== EXCERPTED DATA
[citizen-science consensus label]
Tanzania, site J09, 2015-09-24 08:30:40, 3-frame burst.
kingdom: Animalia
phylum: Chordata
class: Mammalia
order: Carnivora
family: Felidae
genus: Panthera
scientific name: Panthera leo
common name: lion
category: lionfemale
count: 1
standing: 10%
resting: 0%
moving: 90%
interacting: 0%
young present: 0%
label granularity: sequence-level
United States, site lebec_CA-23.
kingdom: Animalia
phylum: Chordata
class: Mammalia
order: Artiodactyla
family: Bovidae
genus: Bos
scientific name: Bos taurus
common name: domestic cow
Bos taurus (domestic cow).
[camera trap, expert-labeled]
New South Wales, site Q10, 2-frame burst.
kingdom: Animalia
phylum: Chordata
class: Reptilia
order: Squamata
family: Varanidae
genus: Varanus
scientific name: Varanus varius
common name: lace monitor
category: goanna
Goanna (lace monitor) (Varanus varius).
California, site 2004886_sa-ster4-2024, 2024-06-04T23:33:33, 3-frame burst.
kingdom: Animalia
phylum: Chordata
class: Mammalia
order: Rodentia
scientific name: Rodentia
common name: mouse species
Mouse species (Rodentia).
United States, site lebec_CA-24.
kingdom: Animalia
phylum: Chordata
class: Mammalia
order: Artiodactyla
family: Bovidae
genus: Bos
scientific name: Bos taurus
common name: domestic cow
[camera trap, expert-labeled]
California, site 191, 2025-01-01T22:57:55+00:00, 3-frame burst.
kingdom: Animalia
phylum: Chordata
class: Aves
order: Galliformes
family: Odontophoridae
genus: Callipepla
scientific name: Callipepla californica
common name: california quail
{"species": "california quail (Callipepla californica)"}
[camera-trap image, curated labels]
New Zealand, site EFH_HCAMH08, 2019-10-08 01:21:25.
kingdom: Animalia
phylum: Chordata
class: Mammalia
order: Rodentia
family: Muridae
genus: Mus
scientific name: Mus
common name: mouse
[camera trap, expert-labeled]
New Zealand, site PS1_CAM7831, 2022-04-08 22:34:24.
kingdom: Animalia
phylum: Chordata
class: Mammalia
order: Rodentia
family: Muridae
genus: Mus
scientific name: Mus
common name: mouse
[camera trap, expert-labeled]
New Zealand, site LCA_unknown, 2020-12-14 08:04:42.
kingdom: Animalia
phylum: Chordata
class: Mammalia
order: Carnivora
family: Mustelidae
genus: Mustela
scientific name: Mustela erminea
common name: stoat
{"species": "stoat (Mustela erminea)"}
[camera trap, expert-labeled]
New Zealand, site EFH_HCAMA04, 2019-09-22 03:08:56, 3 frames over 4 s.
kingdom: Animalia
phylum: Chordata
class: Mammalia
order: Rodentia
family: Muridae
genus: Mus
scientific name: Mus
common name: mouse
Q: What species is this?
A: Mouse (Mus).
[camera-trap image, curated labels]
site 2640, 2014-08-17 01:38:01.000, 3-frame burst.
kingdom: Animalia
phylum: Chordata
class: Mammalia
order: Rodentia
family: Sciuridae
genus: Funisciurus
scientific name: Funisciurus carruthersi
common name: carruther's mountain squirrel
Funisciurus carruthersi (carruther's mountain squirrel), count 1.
====
**ABOUT THIS TASK:**
Repeat every line of the data, exactly and in full.

**OUTPUT:**
[citizen-science consensus label]
Tanzania, site J09, 2015-09-24 08:30:40, 3-frame burst.
kingdom: Animalia
phylum: Chordata
class: Mammalia
order: Carnivora
family: Felidae
genus: Panthera
scientific name: Panthera leo
common name: lion
category: lionfemale
count: 1
standing: 10%
resting: 0%
moving: 90%
interacting: 0%
young present: 0%
label granularity: sequence-level
United States, site lebec_CA-23.
kingdom: Animalia
phylum: Chordata
class: Mammalia
order: Artiodactyla
family: Bovidae
genus: Bos
scientific name: Bos taurus
common name: domestic cow
Bos taurus (domestic cow).
[camera trap, expert-labeled]
New South Wales, site Q10, 2-frame burst.
kingdom: Animalia
phylum: Chordata
class: Reptilia
order: Squamata
family: Varanidae
genus: Varanus
scientific name: Varanus varius
common name: lace monitor
category: goanna
Goanna (lace monitor) (Varanus varius).
California, site 2004886_sa-ster4-2024, 2024-06-04T23:33:33, 3-frame burst.
kingdom: Animalia
phylum: Chordata
class: Mammalia
order: Rodentia
scientific name: Rodentia
common name: mouse species
Mouse species (Rodentia).
United States, site lebec_CA-24.
kingdom: Animalia
phylum: Chordata
class: Mammalia
order: Artiodactyla
family: Bovidae
genus: Bos
scientific name: Bos taurus
common name: domestic cow
[camera trap, expert-labeled]
California, site 191, 2025-01-01T22:57:55+00:00, 3-frame burst.
kingdom: Animalia
phylum: Chordata
class: Aves
order: Galliformes
family: Odontophoridae
genus: Callipepla
scientific name: Callipepla californica
common name: california quail
{"species": "california quail (Callipepla californica)"}
[camera-trap image, curated labels]
New Zealand, site EFH_HCAMH08, 2019-10-08 01:21:25.
kingdom: Animalia
phylum: Chordata
class: Mammalia
order: Rodentia
family: Muridae
genus: Mus
scientific name: Mus
common name: mouse
[camera trap, expert-labeled]
New Zealand, site PS1_CAM7831, 2022-04-08 22:34:24.
kingdom: Animalia
phylum: Chordata
class: Mammalia
order: Rodentia
family: Muridae
genus: Mus
scientific name: Mus
common name: mouse
[camera trap, expert-labeled]
New Zealand, site LCA_unknown, 2020-12-14 08:04:42.
kingdom: Animalia
phylum: Chordata
class: Mammalia
order: Carnivora
family: Mustelidae
genus: Mustela
scientific name: Mustela erminea
common name: stoat
{"species": "stoat (Mustela erminea)"}
[camera trap, expert-labeled]
New Zealand, site EFH_HCAMA04, 2019-09-22 03:08:56, 3 frames over 4 s.
kingdom: Animalia
phylum: Chordata
class: Mammalia
order: Rodentia
family: Muridae
genus: Mus
scientific name: Mus
common name: mouse
Q: What species is this?
A: Mouse (Mus).
[camera-trap image, curated labels]
site 2640, 2014-08-17 01:38:01.000, 3-frame burst.
kingdom: Animalia
phylum: Chordata
class: Mammalia
order: Rodentia
family: Sciuridae
genus: Funisciurus
scientific name: Funisciurus carruthersi
common name: carruther's mountain squirrel
Funisciurus carruthersi (carruther's mountain squirrel), count 1.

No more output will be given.